Preis der Hotlist 2016

In zehn Büchern um die Welt

22. Oktober 2016
von Börsenblatt
Schöne Aussicht: Im Frankfurter Literaturhaus wurde gestern Abend der Preis der Hotlist 2016 vergeben. Er geht an den Arco Verlag für Debora Vogels "Die Geometrie des Verzichts". James Leslie Mitchells "Szenen aus Schottland" aus dem Guggolz Verlag räumte den vom Buchhandel vergebenen Melusine-Huss-Preis ab.

Es gibt einige Listen im deutschen Buchwesen – und es gibt das Wort Vielfalt. Die 2009 begründete Hotlist, die die zehn besten Bücher des Jahres aus unabhängigen Verlagen präsentiert, zeichnet kulturelle Vielfalt im besten Sinn aus. 2014 hatte Florian Kessler in der "SZ" kritisiert, die Hotlist sei dabei, ein Deutscher Buchpreis in Bonsaiformat zu werden; letztlich ging es ihm um die Frage, nach welchen Grundprinzipien Literatur einer größeren Öffentlichkeit nahegebracht werden kann. In diesem Jahr nun moderierte Kessler, der inzwischen als Lektor bei Hanser arbeitet, selbst die Hotlist-Preisverleihung im Frankfurter Literaturhaus. Und was soll man sagen: Selten zeigten die heiße Liste und ihre Preisträger treffender, zu welchen Großleistungen Indies in der Lage sind. Die Hotlist ist ein Projekt von Begeisterten. Sie rückt nicht nur herausragende Bücher quer durch alle Genres ins Rampenlicht − sondern ebenso den Mut und die Risikofreude der unabhängigen Verlage, der Trüffelsucher auf der wilden, bunten Seite des Buchmarkts.

Ein großer Wurf

Der mit 5.000 Euro dotierte Preis der Hotlist 2016 ging an den Arco Verlag (Wuppertal/Wien) für "Die Geometrie des Verzichts. Gedichte, Montagen, Essays, Briefe" von Debora Vogel. Mit der sorgfältig edierten, von Anna Maja Misiak übersetzten Ausgabe des Gesamtwerks der auf Jiddisch schreibenden, 1942 im Lemberger Ghetto ermordeten Avantgarde-Dichterin ist dem 2002 in Wuppertal gegründeten Verlag ein großer Wurf gelungen. Zum dritten Mal in Folge hatte es Arco auf die Longlist geschafft – umso größer die Freude über die Auszeichnung. "Ich stehe stellvertretend für viele hier auf der Bühne", so Verleger Christoph Haacker. "Unsere Übersetzerin hat vermutlich 15 Jahre Lebenszeit in dieses Projekt gesteckt." Und weiter: "Bruno Schulz ist heute weltberühmt.

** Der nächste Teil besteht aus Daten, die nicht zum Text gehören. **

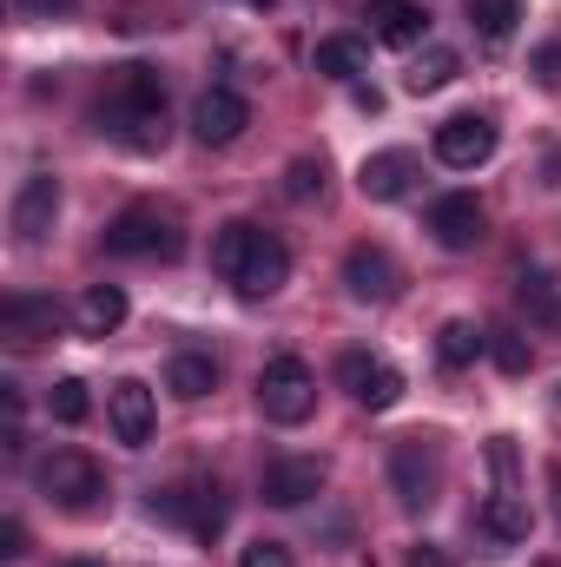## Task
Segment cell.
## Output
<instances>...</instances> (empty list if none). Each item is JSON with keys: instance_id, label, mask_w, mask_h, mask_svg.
<instances>
[{"instance_id": "1", "label": "cell", "mask_w": 561, "mask_h": 567, "mask_svg": "<svg viewBox=\"0 0 561 567\" xmlns=\"http://www.w3.org/2000/svg\"><path fill=\"white\" fill-rule=\"evenodd\" d=\"M100 133L126 152H159L165 145V80L152 66H120L106 100H100Z\"/></svg>"}, {"instance_id": "2", "label": "cell", "mask_w": 561, "mask_h": 567, "mask_svg": "<svg viewBox=\"0 0 561 567\" xmlns=\"http://www.w3.org/2000/svg\"><path fill=\"white\" fill-rule=\"evenodd\" d=\"M258 410L278 429L310 423V410H317V377H310L304 357H272V363L258 370Z\"/></svg>"}, {"instance_id": "3", "label": "cell", "mask_w": 561, "mask_h": 567, "mask_svg": "<svg viewBox=\"0 0 561 567\" xmlns=\"http://www.w3.org/2000/svg\"><path fill=\"white\" fill-rule=\"evenodd\" d=\"M40 495L60 502L67 515H86V508L106 495V475H100V462H93L86 449H53V455L40 462Z\"/></svg>"}, {"instance_id": "4", "label": "cell", "mask_w": 561, "mask_h": 567, "mask_svg": "<svg viewBox=\"0 0 561 567\" xmlns=\"http://www.w3.org/2000/svg\"><path fill=\"white\" fill-rule=\"evenodd\" d=\"M106 251L113 258H178V225L159 205H126L106 225Z\"/></svg>"}, {"instance_id": "5", "label": "cell", "mask_w": 561, "mask_h": 567, "mask_svg": "<svg viewBox=\"0 0 561 567\" xmlns=\"http://www.w3.org/2000/svg\"><path fill=\"white\" fill-rule=\"evenodd\" d=\"M390 488H397V502L422 515L429 502H436V488H442V455H436V442L429 435H404L397 449H390Z\"/></svg>"}, {"instance_id": "6", "label": "cell", "mask_w": 561, "mask_h": 567, "mask_svg": "<svg viewBox=\"0 0 561 567\" xmlns=\"http://www.w3.org/2000/svg\"><path fill=\"white\" fill-rule=\"evenodd\" d=\"M337 383L350 390V403L357 410H397L404 403V370L397 363H384V357H370V350H350L344 363H337Z\"/></svg>"}, {"instance_id": "7", "label": "cell", "mask_w": 561, "mask_h": 567, "mask_svg": "<svg viewBox=\"0 0 561 567\" xmlns=\"http://www.w3.org/2000/svg\"><path fill=\"white\" fill-rule=\"evenodd\" d=\"M436 158H442L449 172L489 165V158H496V120H489V113H456V120H442V126H436Z\"/></svg>"}, {"instance_id": "8", "label": "cell", "mask_w": 561, "mask_h": 567, "mask_svg": "<svg viewBox=\"0 0 561 567\" xmlns=\"http://www.w3.org/2000/svg\"><path fill=\"white\" fill-rule=\"evenodd\" d=\"M252 126V106L238 86H205L198 106H192V140L198 145H232L238 133Z\"/></svg>"}, {"instance_id": "9", "label": "cell", "mask_w": 561, "mask_h": 567, "mask_svg": "<svg viewBox=\"0 0 561 567\" xmlns=\"http://www.w3.org/2000/svg\"><path fill=\"white\" fill-rule=\"evenodd\" d=\"M53 218H60V178L53 172L20 178V192H13V238L20 245H40L53 231Z\"/></svg>"}, {"instance_id": "10", "label": "cell", "mask_w": 561, "mask_h": 567, "mask_svg": "<svg viewBox=\"0 0 561 567\" xmlns=\"http://www.w3.org/2000/svg\"><path fill=\"white\" fill-rule=\"evenodd\" d=\"M258 495H265L272 508H304L310 495H324V462H317V455H284V462L265 468Z\"/></svg>"}, {"instance_id": "11", "label": "cell", "mask_w": 561, "mask_h": 567, "mask_svg": "<svg viewBox=\"0 0 561 567\" xmlns=\"http://www.w3.org/2000/svg\"><path fill=\"white\" fill-rule=\"evenodd\" d=\"M344 290H350L357 303H390V297H397V265H390V251H384V245H350V251H344Z\"/></svg>"}, {"instance_id": "12", "label": "cell", "mask_w": 561, "mask_h": 567, "mask_svg": "<svg viewBox=\"0 0 561 567\" xmlns=\"http://www.w3.org/2000/svg\"><path fill=\"white\" fill-rule=\"evenodd\" d=\"M429 231H436V245H442V251H476V245H482V231H489V218H482V205H476L469 192H449V198H436Z\"/></svg>"}, {"instance_id": "13", "label": "cell", "mask_w": 561, "mask_h": 567, "mask_svg": "<svg viewBox=\"0 0 561 567\" xmlns=\"http://www.w3.org/2000/svg\"><path fill=\"white\" fill-rule=\"evenodd\" d=\"M106 423H113V435L126 449H145L152 442V390H145L140 377H120L106 390Z\"/></svg>"}, {"instance_id": "14", "label": "cell", "mask_w": 561, "mask_h": 567, "mask_svg": "<svg viewBox=\"0 0 561 567\" xmlns=\"http://www.w3.org/2000/svg\"><path fill=\"white\" fill-rule=\"evenodd\" d=\"M284 278H290V251H284V238H272V231H258L252 238V251H245V271H238V297H272V290H284Z\"/></svg>"}, {"instance_id": "15", "label": "cell", "mask_w": 561, "mask_h": 567, "mask_svg": "<svg viewBox=\"0 0 561 567\" xmlns=\"http://www.w3.org/2000/svg\"><path fill=\"white\" fill-rule=\"evenodd\" d=\"M410 178H417V158H410L404 145L370 152V158L357 165V185H364V198H377V205H397V198L410 192Z\"/></svg>"}, {"instance_id": "16", "label": "cell", "mask_w": 561, "mask_h": 567, "mask_svg": "<svg viewBox=\"0 0 561 567\" xmlns=\"http://www.w3.org/2000/svg\"><path fill=\"white\" fill-rule=\"evenodd\" d=\"M422 27H429V13H422L417 0H370V33L384 47H417Z\"/></svg>"}, {"instance_id": "17", "label": "cell", "mask_w": 561, "mask_h": 567, "mask_svg": "<svg viewBox=\"0 0 561 567\" xmlns=\"http://www.w3.org/2000/svg\"><path fill=\"white\" fill-rule=\"evenodd\" d=\"M80 337H113L120 323H126V290L120 284H86V297H80Z\"/></svg>"}, {"instance_id": "18", "label": "cell", "mask_w": 561, "mask_h": 567, "mask_svg": "<svg viewBox=\"0 0 561 567\" xmlns=\"http://www.w3.org/2000/svg\"><path fill=\"white\" fill-rule=\"evenodd\" d=\"M53 323H60V310H53V297H7V303H0V330H7L13 343H33V337H53Z\"/></svg>"}, {"instance_id": "19", "label": "cell", "mask_w": 561, "mask_h": 567, "mask_svg": "<svg viewBox=\"0 0 561 567\" xmlns=\"http://www.w3.org/2000/svg\"><path fill=\"white\" fill-rule=\"evenodd\" d=\"M225 522H232L225 488H218V482H192V488H185V528H192L198 542H218V535H225Z\"/></svg>"}, {"instance_id": "20", "label": "cell", "mask_w": 561, "mask_h": 567, "mask_svg": "<svg viewBox=\"0 0 561 567\" xmlns=\"http://www.w3.org/2000/svg\"><path fill=\"white\" fill-rule=\"evenodd\" d=\"M165 390H172V396H185V403H198V396H212V390H218V363H212L205 350H178V357L165 363Z\"/></svg>"}, {"instance_id": "21", "label": "cell", "mask_w": 561, "mask_h": 567, "mask_svg": "<svg viewBox=\"0 0 561 567\" xmlns=\"http://www.w3.org/2000/svg\"><path fill=\"white\" fill-rule=\"evenodd\" d=\"M476 528H482L489 542H529V502H516L509 488H496V495L482 502Z\"/></svg>"}, {"instance_id": "22", "label": "cell", "mask_w": 561, "mask_h": 567, "mask_svg": "<svg viewBox=\"0 0 561 567\" xmlns=\"http://www.w3.org/2000/svg\"><path fill=\"white\" fill-rule=\"evenodd\" d=\"M516 303L529 310V323L555 330L561 323V278H549V271H522V278H516Z\"/></svg>"}, {"instance_id": "23", "label": "cell", "mask_w": 561, "mask_h": 567, "mask_svg": "<svg viewBox=\"0 0 561 567\" xmlns=\"http://www.w3.org/2000/svg\"><path fill=\"white\" fill-rule=\"evenodd\" d=\"M482 350H489V330H476L469 317H449V323L436 330V357H442L449 370H469Z\"/></svg>"}, {"instance_id": "24", "label": "cell", "mask_w": 561, "mask_h": 567, "mask_svg": "<svg viewBox=\"0 0 561 567\" xmlns=\"http://www.w3.org/2000/svg\"><path fill=\"white\" fill-rule=\"evenodd\" d=\"M456 73H462L456 47H422L417 60H410V73H404V86H410V93L422 100V93H442V86H449Z\"/></svg>"}, {"instance_id": "25", "label": "cell", "mask_w": 561, "mask_h": 567, "mask_svg": "<svg viewBox=\"0 0 561 567\" xmlns=\"http://www.w3.org/2000/svg\"><path fill=\"white\" fill-rule=\"evenodd\" d=\"M370 66V47L357 40V33H330V40H317V73H330V80H357Z\"/></svg>"}, {"instance_id": "26", "label": "cell", "mask_w": 561, "mask_h": 567, "mask_svg": "<svg viewBox=\"0 0 561 567\" xmlns=\"http://www.w3.org/2000/svg\"><path fill=\"white\" fill-rule=\"evenodd\" d=\"M252 238H258V225H252V218H232V225H218V238H212V271H218V278H238V271H245V251H252Z\"/></svg>"}, {"instance_id": "27", "label": "cell", "mask_w": 561, "mask_h": 567, "mask_svg": "<svg viewBox=\"0 0 561 567\" xmlns=\"http://www.w3.org/2000/svg\"><path fill=\"white\" fill-rule=\"evenodd\" d=\"M469 20H476V33L489 47H502L516 33V20H522V0H469Z\"/></svg>"}, {"instance_id": "28", "label": "cell", "mask_w": 561, "mask_h": 567, "mask_svg": "<svg viewBox=\"0 0 561 567\" xmlns=\"http://www.w3.org/2000/svg\"><path fill=\"white\" fill-rule=\"evenodd\" d=\"M47 410H53V423H86V410H93V396H86V383L80 377H60L53 383V396H47Z\"/></svg>"}, {"instance_id": "29", "label": "cell", "mask_w": 561, "mask_h": 567, "mask_svg": "<svg viewBox=\"0 0 561 567\" xmlns=\"http://www.w3.org/2000/svg\"><path fill=\"white\" fill-rule=\"evenodd\" d=\"M489 357H496V370L502 377H529V337H516V330H489Z\"/></svg>"}, {"instance_id": "30", "label": "cell", "mask_w": 561, "mask_h": 567, "mask_svg": "<svg viewBox=\"0 0 561 567\" xmlns=\"http://www.w3.org/2000/svg\"><path fill=\"white\" fill-rule=\"evenodd\" d=\"M317 192H324V165H317V158H290V172H284V198L304 205V198H317Z\"/></svg>"}, {"instance_id": "31", "label": "cell", "mask_w": 561, "mask_h": 567, "mask_svg": "<svg viewBox=\"0 0 561 567\" xmlns=\"http://www.w3.org/2000/svg\"><path fill=\"white\" fill-rule=\"evenodd\" d=\"M238 567H297V561H290L284 542H252V548L238 555Z\"/></svg>"}, {"instance_id": "32", "label": "cell", "mask_w": 561, "mask_h": 567, "mask_svg": "<svg viewBox=\"0 0 561 567\" xmlns=\"http://www.w3.org/2000/svg\"><path fill=\"white\" fill-rule=\"evenodd\" d=\"M529 73H536L542 86H561V40H549V47H542V53L529 60Z\"/></svg>"}, {"instance_id": "33", "label": "cell", "mask_w": 561, "mask_h": 567, "mask_svg": "<svg viewBox=\"0 0 561 567\" xmlns=\"http://www.w3.org/2000/svg\"><path fill=\"white\" fill-rule=\"evenodd\" d=\"M404 567H456V555H449L442 542H417V548H410V561H404Z\"/></svg>"}, {"instance_id": "34", "label": "cell", "mask_w": 561, "mask_h": 567, "mask_svg": "<svg viewBox=\"0 0 561 567\" xmlns=\"http://www.w3.org/2000/svg\"><path fill=\"white\" fill-rule=\"evenodd\" d=\"M20 555H27V528L7 515V522H0V561H20Z\"/></svg>"}, {"instance_id": "35", "label": "cell", "mask_w": 561, "mask_h": 567, "mask_svg": "<svg viewBox=\"0 0 561 567\" xmlns=\"http://www.w3.org/2000/svg\"><path fill=\"white\" fill-rule=\"evenodd\" d=\"M20 13H33V20H53V13H73V0H20Z\"/></svg>"}, {"instance_id": "36", "label": "cell", "mask_w": 561, "mask_h": 567, "mask_svg": "<svg viewBox=\"0 0 561 567\" xmlns=\"http://www.w3.org/2000/svg\"><path fill=\"white\" fill-rule=\"evenodd\" d=\"M549 488H555V508H561V462L549 468Z\"/></svg>"}, {"instance_id": "37", "label": "cell", "mask_w": 561, "mask_h": 567, "mask_svg": "<svg viewBox=\"0 0 561 567\" xmlns=\"http://www.w3.org/2000/svg\"><path fill=\"white\" fill-rule=\"evenodd\" d=\"M60 567H100V561H60Z\"/></svg>"}, {"instance_id": "38", "label": "cell", "mask_w": 561, "mask_h": 567, "mask_svg": "<svg viewBox=\"0 0 561 567\" xmlns=\"http://www.w3.org/2000/svg\"><path fill=\"white\" fill-rule=\"evenodd\" d=\"M555 410H561V383H555Z\"/></svg>"}, {"instance_id": "39", "label": "cell", "mask_w": 561, "mask_h": 567, "mask_svg": "<svg viewBox=\"0 0 561 567\" xmlns=\"http://www.w3.org/2000/svg\"><path fill=\"white\" fill-rule=\"evenodd\" d=\"M252 7H272V0H252Z\"/></svg>"}, {"instance_id": "40", "label": "cell", "mask_w": 561, "mask_h": 567, "mask_svg": "<svg viewBox=\"0 0 561 567\" xmlns=\"http://www.w3.org/2000/svg\"><path fill=\"white\" fill-rule=\"evenodd\" d=\"M542 567H549V561H542Z\"/></svg>"}]
</instances>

Aber es gäbe keine 'Zimtläden' ohne Debora Vogel." Der Arco Verlag – benannt nach dem Prager Café, in dem es "kafkate, brodelte, werfelte und kischte", und mit Ernst Barlachs "Buchleser" als Markenzeichen – wurde 2002 in Wuppertal gegründet und wirkt seit 2009 auch von Wien aus. Seine Bücher bilden die Vielfalt der Literaturen und das Neben- und Miteinander von Völkern und Kulturen in Mitteleuropa ab.

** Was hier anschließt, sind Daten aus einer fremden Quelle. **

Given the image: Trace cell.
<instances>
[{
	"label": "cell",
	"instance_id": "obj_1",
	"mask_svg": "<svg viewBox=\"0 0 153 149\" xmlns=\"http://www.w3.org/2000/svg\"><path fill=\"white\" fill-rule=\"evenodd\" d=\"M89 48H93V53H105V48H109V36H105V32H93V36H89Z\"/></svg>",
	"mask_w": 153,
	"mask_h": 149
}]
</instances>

Zusätzlich vergaben Buchhändlerinnen und Buchhändler im Rahmen der Hotlist den Melusine-Huss-Preis, der in diesem Jahr an den Guggolz Verlag für "Szenen aus Schottland" von James Leslie Mitchell (übersetzt von Esther Kinsky) geht und mit einem Druckgutschein der Druckerei Theiss im Wert von 4.000 Euro dotiert ist.

Begeistertes Publikum

Bereits zum fünften Mal ging die Hotlist-Preisverleihung mit anschließender Party im Frankfurter Literaturhaus über die Bühne. Hauke Hückstädt und sein Team waren wie immer perfekte Gastgeber; mit der Schweizer Fondation Jan Michalski ist, neben vielen Unterstützern aus der Branche, ein neuer Sponsor für die Hotlist gefunden. Der etwas straffer als in den Vorjahren abrollende Vorstellungsreigen der besten zehn Bücher war, inklusive mancher Verbal-Slapstick-Einlage, so charmant wie eigen – bei welcher Preisverleihung ist es sonst zu erleben, dass eine Verlagspraktikantin stellvertretend für die Autorin des preiswürdigen Buches auf der Bühne steht? Das Publikum applaudierte begeistert.